Лето 1881 года Феозва Никитична с дочерью провела в Боблове, куда Менделеев этим летом не приезжал, а потом они въехали в новую квартиру, которую Дмитрий Иванович сам им снял и полностью обставил. Поэтому, когда наступил учебный год, Дмитрий Иванович с Анной Ивановной поселились в университетской квартире. К концу года развод был оформлен. Но консистория, рассматривавшая это дело, наложила на Дмитрия Ивановича епитимью — запрещение вступать в брак в течение семи лет. Ветхие церковные уложения вошли в непримиримое противоречие с законами жизни: 29 декабря в университетской квартире Анна Ивановна родила дочку Любу…
Когда на склоне лет, комментируя свою книгу «О сопротивлении жидкостей», Дмитрий Иванович писал, что личные средства, предназначенные для ее окончания, «пошли на дела семейные», он имел в виду 10 тысяч рублей — сумма, за которую священник церкви Спиридония в Адмиралтействе согласился обвенчать его с Анной Ивановной, невзирая на епитимью. Венчание состоялось сразу же по окончании великого поста — 22 апреля 1882 года. И хотя священник был немедленно расстрижен, он счел 10 тысяч рублей вполне достаточной компенсацией за утраченный сан.
«С ЭТОГО МОМЕНТА МОЕ ОТНОШЕНИЕ К ПРОМЫШЛЕННОСТИ В РОССИИ ПОЛУЧАЕТ ЯСНУЮ ОПРЕДЕЛЕННОСТЬ»
(1881–1886)
1 марта 1881 года, когда на Екатерининском канале в Петербурге бомбой народовольцев был убит император Александр II, Дмитрий Иванович спешил в Рим. И, проведя в прекрасном далеке около трех месяцев, он не знал и не мог знать о тех важных событиях, которые последовали за смертью царя. Он не знал, что 12 марта Исполнительный комитет «Народной Воли» опубликовал письмо новому царю — Александру III, в котором революционеры наивно предлагали монарху добровольно созвать «представителей от всего русского Народа для пересмотра существующих форм государственной и общественной жизни». При выполнении этого требования народники обещали прекратить свою революционную деятельность, самораспуститься и посвятить себя культурной работе на благо народа.
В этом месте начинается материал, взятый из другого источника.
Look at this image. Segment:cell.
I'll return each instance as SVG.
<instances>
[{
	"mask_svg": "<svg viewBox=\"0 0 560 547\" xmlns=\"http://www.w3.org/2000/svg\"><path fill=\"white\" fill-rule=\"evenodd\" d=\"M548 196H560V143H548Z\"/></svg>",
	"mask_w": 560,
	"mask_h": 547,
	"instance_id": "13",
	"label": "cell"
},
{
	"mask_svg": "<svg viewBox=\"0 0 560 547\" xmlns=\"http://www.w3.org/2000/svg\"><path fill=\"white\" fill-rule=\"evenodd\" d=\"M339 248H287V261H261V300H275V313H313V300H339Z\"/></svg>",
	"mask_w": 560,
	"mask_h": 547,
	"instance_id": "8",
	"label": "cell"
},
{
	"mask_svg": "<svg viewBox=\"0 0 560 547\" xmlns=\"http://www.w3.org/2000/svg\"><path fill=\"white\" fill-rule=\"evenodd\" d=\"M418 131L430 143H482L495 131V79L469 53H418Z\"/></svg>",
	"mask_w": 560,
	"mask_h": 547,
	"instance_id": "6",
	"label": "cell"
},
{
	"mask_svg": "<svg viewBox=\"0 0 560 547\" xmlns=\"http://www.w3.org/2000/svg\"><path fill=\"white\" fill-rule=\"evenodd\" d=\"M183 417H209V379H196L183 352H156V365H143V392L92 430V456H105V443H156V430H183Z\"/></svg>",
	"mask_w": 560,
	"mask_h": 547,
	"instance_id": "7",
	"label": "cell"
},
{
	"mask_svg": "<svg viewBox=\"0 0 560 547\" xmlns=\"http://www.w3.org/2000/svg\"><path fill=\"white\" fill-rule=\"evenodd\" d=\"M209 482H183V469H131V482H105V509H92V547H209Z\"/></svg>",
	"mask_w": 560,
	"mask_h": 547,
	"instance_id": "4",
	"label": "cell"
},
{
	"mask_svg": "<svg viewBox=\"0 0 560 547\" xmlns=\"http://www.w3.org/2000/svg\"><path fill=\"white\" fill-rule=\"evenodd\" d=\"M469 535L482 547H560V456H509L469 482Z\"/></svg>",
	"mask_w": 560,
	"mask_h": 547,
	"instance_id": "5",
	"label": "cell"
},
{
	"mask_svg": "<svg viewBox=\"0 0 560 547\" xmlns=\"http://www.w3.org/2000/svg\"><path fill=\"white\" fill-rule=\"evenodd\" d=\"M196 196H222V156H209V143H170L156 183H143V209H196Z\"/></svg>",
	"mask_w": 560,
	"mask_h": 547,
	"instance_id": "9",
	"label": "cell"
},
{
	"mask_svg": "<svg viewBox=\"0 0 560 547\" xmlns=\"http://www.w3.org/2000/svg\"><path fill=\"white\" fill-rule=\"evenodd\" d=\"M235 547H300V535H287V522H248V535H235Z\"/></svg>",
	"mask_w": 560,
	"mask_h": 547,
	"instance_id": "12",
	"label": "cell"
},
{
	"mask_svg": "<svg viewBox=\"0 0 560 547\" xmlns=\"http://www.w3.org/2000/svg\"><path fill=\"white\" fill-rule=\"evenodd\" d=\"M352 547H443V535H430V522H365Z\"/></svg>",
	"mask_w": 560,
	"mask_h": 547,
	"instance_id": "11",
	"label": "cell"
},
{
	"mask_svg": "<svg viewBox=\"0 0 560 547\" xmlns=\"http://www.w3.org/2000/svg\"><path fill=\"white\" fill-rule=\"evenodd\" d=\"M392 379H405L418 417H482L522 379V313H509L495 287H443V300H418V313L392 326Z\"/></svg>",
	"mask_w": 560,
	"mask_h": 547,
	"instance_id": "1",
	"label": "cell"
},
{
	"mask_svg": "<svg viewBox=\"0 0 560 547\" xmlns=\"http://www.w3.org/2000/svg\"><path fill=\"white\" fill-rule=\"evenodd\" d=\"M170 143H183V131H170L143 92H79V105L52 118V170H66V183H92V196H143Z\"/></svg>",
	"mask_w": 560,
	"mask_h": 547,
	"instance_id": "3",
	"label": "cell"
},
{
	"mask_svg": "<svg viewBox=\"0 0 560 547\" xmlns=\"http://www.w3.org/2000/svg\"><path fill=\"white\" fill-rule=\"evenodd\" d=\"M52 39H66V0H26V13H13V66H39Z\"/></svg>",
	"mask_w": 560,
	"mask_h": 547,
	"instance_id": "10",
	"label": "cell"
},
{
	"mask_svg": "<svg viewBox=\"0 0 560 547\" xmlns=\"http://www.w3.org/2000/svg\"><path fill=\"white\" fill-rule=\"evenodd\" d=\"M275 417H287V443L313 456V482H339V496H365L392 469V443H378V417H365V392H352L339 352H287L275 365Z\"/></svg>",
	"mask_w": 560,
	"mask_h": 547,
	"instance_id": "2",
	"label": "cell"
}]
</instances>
«Итак, Ваше Величество, — решайте. Перед Вами два пути. От Вас зависит выбор», — писали члены Исполнительного комитета, не подозревая, что выбор уже сделан. За четыре дня до опубликования этого письма на заседании совета министров мрачный вдохновитель реакции обер-прокурор святейшего синода К. Победоносцев, обращаясь к Александру III, говорил: «В такое ужасное время, государь, надобно думать не об учреждении новой говорильни, в которой произносились бы новые растлевающие речи, а о деле. Нужно действовать!»